Stored items:
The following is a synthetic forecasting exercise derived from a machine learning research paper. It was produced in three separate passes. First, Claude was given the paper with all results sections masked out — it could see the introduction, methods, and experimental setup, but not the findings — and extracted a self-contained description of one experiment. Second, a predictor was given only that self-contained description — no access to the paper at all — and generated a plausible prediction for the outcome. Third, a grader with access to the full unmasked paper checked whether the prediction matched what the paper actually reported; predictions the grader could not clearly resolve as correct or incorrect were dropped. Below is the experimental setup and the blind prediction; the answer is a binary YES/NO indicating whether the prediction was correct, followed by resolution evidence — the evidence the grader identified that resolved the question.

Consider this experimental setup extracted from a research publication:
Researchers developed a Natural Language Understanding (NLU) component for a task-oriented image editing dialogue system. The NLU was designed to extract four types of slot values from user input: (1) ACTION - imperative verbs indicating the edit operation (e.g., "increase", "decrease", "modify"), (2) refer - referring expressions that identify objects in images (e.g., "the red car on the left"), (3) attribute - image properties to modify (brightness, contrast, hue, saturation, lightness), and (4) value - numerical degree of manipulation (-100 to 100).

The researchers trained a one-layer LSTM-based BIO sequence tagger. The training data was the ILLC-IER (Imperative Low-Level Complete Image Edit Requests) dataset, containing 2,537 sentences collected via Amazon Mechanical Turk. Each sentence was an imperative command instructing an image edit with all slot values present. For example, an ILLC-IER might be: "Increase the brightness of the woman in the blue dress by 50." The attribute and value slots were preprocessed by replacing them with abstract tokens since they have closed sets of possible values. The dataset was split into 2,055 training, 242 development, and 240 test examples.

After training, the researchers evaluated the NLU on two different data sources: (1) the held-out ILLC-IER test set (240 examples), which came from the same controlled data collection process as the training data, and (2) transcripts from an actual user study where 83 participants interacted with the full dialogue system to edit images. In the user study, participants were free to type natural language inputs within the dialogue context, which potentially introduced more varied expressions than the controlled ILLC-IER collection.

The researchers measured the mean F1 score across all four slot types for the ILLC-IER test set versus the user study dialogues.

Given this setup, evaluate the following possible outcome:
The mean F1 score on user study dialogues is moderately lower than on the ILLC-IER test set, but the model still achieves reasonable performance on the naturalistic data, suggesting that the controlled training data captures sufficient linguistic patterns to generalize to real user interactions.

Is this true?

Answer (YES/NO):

(WHAT YOU NEED TO DO) A verbatim copy of all the entries above is requested.

(ANSWER SECTION)
The following is a synthetic forecasting exercise derived from a machine learning research paper. It was produced in three separate passes. First, Claude was given the paper with all results sections masked out — it could see the introduction, methods, and experimental setup, but not the findings — and extracted a self-contained description of one experiment. Second, a predictor was given only that self-contained description — no access to the paper at all — and generated a plausible prediction for the outcome. Third, a grader with access to the full unmasked paper checked whether the prediction matched what the paper actually reported; predictions the grader could not clearly resolve as correct or incorrect were dropped. Below is the experimental setup and the blind prediction; the answer is a binary YES/NO indicating whether the prediction was correct, followed by resolution evidence — the evidence the grader identified that resolved the question.

Consider this experimental setup extracted from a research publication:
Researchers developed a Natural Language Understanding (NLU) component for a task-oriented image editing dialogue system. The NLU was designed to extract four types of slot values from user input: (1) ACTION - imperative verbs indicating the edit operation (e.g., "increase", "decrease", "modify"), (2) refer - referring expressions that identify objects in images (e.g., "the red car on the left"), (3) attribute - image properties to modify (brightness, contrast, hue, saturation, lightness), and (4) value - numerical degree of manipulation (-100 to 100).

The researchers trained a one-layer LSTM-based BIO sequence tagger. The training data was the ILLC-IER (Imperative Low-Level Complete Image Edit Requests) dataset, containing 2,537 sentences collected via Amazon Mechanical Turk. Each sentence was an imperative command instructing an image edit with all slot values present. For example, an ILLC-IER might be: "Increase the brightness of the woman in the blue dress by 50." The attribute and value slots were preprocessed by replacing them with abstract tokens since they have closed sets of possible values. The dataset was split into 2,055 training, 242 development, and 240 test examples.

After training, the researchers evaluated the NLU on two different data sources: (1) the held-out ILLC-IER test set (240 examples), which came from the same controlled data collection process as the training data, and (2) transcripts from an actual user study where 83 participants interacted with the full dialogue system to edit images. In the user study, participants were free to type natural language inputs within the dialogue context, which potentially introduced more varied expressions than the controlled ILLC-IER collection.

The researchers measured the mean F1 score across all four slot types for the ILLC-IER test set versus the user study dialogues.

Given this setup, evaluate the following possible outcome:
The mean F1 score on user study dialogues is moderately lower than on the ILLC-IER test set, but the model still achieves reasonable performance on the naturalistic data, suggesting that the controlled training data captures sufficient linguistic patterns to generalize to real user interactions.

Is this true?

Answer (YES/NO):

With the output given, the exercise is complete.